И все бы оно ничего, живут же, кормятся люди и здесь, даром что демократия не вполне еще победила — когда б не жестокосердно не бортанули его, интеллигентски выражаясь, жена и вроде б родной, великовозрастный уже сынок, убыв на историческую родину, в обетованную, а его оставили на съеденье отечественным, раздраженным скверными предчувствиями пенатам… В неподдельном горе крестьянкин сын Суземкин не успел даже притвориться, что, дескать, сам не захотел уехать, — хотел, еще как хотел вырваться, наконец-то, из-под глыб… пусть даже порядком-таки полегчавших, да, но какая разница; и жестоко запил, бедолага, пропадал надолго, разве что появлялись иногда сумбурные, диковатые даже для единомышленников статейки его в демпрессе областной или сам он, как вот сейчас, обнаруживался вдруг средь какого-нибудь сборища, с а-ля фуршетом предпочтительно, надирался оперативно и опять исчезал.

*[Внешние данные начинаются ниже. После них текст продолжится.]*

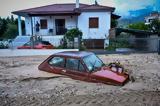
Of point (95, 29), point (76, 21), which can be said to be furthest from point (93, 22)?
point (76, 21)

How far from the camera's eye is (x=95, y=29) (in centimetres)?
3078

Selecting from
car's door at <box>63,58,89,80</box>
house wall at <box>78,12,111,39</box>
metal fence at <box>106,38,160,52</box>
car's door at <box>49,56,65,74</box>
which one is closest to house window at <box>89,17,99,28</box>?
house wall at <box>78,12,111,39</box>

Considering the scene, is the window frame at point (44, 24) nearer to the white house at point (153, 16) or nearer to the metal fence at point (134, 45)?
the metal fence at point (134, 45)

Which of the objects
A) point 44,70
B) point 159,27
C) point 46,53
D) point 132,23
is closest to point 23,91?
point 44,70

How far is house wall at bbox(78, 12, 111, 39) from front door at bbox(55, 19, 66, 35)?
83.5 inches

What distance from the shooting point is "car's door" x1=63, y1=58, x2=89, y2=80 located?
405 inches

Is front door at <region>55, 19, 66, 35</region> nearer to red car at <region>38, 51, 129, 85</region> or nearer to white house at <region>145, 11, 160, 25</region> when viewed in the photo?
white house at <region>145, 11, 160, 25</region>

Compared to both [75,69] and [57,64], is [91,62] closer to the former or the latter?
[75,69]

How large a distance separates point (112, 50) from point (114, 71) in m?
11.5

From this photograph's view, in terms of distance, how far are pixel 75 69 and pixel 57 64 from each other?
3.28 ft

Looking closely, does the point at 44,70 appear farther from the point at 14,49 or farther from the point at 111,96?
the point at 14,49

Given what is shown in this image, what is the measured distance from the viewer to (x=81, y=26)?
3102 cm

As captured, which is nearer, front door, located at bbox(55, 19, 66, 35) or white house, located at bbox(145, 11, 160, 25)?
front door, located at bbox(55, 19, 66, 35)

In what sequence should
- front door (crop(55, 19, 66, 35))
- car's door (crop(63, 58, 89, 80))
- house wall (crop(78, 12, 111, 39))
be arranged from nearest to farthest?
car's door (crop(63, 58, 89, 80)) < house wall (crop(78, 12, 111, 39)) < front door (crop(55, 19, 66, 35))
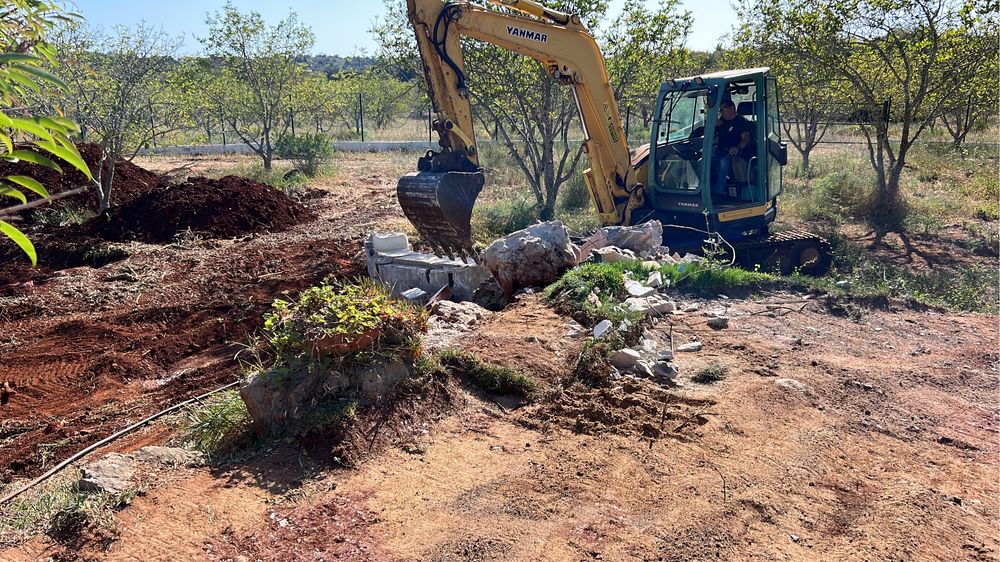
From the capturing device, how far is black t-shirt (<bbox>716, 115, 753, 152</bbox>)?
9.40 metres

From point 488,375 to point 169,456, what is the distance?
87.5 inches

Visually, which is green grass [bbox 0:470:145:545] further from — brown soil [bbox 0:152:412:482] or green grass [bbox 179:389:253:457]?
brown soil [bbox 0:152:412:482]

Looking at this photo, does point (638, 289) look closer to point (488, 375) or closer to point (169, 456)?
point (488, 375)

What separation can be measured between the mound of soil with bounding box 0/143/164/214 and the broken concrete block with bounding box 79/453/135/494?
456 inches

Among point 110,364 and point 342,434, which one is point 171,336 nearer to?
point 110,364

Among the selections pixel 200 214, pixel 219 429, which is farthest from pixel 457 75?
pixel 200 214

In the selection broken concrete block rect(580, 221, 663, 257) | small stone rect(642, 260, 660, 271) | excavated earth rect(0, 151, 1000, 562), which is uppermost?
broken concrete block rect(580, 221, 663, 257)

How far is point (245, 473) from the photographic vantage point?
416 centimetres

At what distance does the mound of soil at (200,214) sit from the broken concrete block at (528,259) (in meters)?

Но костюм как-то вот сберегал.
— Мой любимый местный персонаж, между прочим, — перехватил его взгляд на Суземкина Мизгирь. — Люб-бимейший!..
— Мастер местный? Булгаковский, в натуре?
— Как… как догадались вы?! — Тот остановился даже, с веселым изумлением на Ивана взирая; но это уже наигрыш был, не более того. В хорошем настроении пребывал Мизгирь — редком для него, почему-то зналось, не для таких она, легкая жизнь. Чему-то другому предназначил себя хозяин этого тщедушного тела и большой головы, подчинил тому иному все страсти свои, по-видимому немалые, никак не дюжинный, диалектически подвижный ум. Вот и в мелочах не поступался даже, одежды на какой-никакой выход не сменил, все в том же был курточном балахоне, брючках коротковатых с пузырями на коленках, шляпы не снял своей затасканной… шапки не ломал ни перед кем или чем, так это можно было понять. — Откуда?..
— Да все знают. Спит и видит себя им… мастером. Непонятым, само собой, гонимым. Чуть не Михалафанасичем самим. По части экипировки еще ничего, но тексты…
— Ну, тексты видел, листал… Подойдем?
— О нет, увольте.
— Вам будет смешно, да, но меня неразбериха в его мозгах интригует — чисто познавательно, знаете. Никогда не скажешь, что он в следующую минуту… э-э… сформулирует. Сморозит. Я пасую просто. Я тащусь!..
Их ждала Аля, на правах одной из устроительниц расчистив по-хозяйски для них угол стола, подносик пристроившая, потеснив толпящихся, гомонящих, жующих.
— Возвращаясь к смыслам, — сказала она Базанову упрямо, и Мизгирь, плотоядно управлявшийся уже с гамбургером, рассмеялся, любовно глядя на ее потемневшее, построжавшее личико. — У зеркала не спрашивают же, почему оно отражает…
— Я спрашивал, — сказал Иван. — Еще маленьким. Рукой за ним цапал… как обезьянка. И нельзя не спрашивать.
— Да?.. — И нашлась, усмехнулась: — И что оно вам ответило?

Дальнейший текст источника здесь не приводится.